Population (2023-12-31)
- • Total: 9,676
- • Density: 35.64/km^{2} (92.30/sq mi)
- Time zone: UTC+01:00 (CET)
- • Summer (DST): UTC+02:00 (CEST)
- Postal codes: 38875, 38877, 38899
- Dialling codes: 039454, 039455, 039457, 039459
- Vehicle registration: HZ
- Website: stadtoberharz.de

= Oberharz am Brocken =

Oberharz am Brocken (/de/, lit. 'Upper Harz on the Brocken') is a town in the Harz District, in Saxony-Anhalt, Germany. It was formed on 1 January 2010 by the merger of the town of Elbingerode with the municipalities of the former Verwaltungsgemeinschaft ("collective municipality") Brocken-Hochharz (except for Allrode).

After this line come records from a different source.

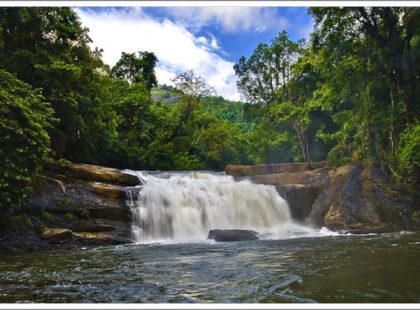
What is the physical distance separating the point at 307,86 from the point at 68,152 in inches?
552

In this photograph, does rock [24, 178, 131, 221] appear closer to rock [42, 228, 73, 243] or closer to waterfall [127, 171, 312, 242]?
waterfall [127, 171, 312, 242]

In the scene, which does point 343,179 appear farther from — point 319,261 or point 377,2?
point 319,261

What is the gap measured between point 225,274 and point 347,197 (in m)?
9.02

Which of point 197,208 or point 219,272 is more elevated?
point 197,208

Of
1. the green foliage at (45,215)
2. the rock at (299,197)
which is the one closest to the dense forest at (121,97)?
the green foliage at (45,215)

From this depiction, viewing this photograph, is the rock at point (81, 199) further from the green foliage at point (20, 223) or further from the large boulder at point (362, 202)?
the large boulder at point (362, 202)

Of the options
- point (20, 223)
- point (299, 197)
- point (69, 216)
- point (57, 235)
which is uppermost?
point (299, 197)

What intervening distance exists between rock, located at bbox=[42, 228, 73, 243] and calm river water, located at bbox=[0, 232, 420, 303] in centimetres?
123

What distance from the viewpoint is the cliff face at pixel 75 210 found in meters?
9.17

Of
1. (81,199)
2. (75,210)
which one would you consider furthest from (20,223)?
(81,199)

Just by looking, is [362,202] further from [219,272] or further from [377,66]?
[219,272]

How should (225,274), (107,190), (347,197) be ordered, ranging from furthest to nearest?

The name chosen by the new town's administration has caused some disturbance, as the area is not part of the Upper Harz region, which traditionally refers to the seven mining towns (Bergstädte) of Clausthal, Zellerfeld, Andreasberg, Altenau, Lautenthal, Wildemann, and Grund, all located in the neighbouring state of Lower Saxony. A lawsuit filed by the Lower Saxon Samtgemeinde ("collective municipality") Oberharz in 2009 was dismissed by the Saxony-Anhalt administrative court in Magdeburg.

==Subdivision==

Constituent subdivisions

The town consists of the following ten Ortschaften or municipal divisions (former municipalities):

- Benneckenstein
- Elbingerode
- Elend
- Hasselfelde
- Königshütte
- Rübeland
- Sorge
- Stiege
- Tanne
- Trautenstein

The merger has united different areas each with its own distinct administrative history: Benneckenstein and Sorge had formed an exclave of the former Bishopric of Halberstadt and were incorporated into the Prussian Principality of Halberstadt in 1648. The town of Elbingerode with the municipalities of Elend, Königshof und Rothehütte (i.e. Königshütte) belonged to the Brunswick Principality of Lüneburg (former Principality of Grubenhagen), from 1814 Kingdom of Hanover. Hasselfelde, Rübeland, Stiege, Tanne, and Trautenstein since 1815 were part of the Duchy of Brunswick.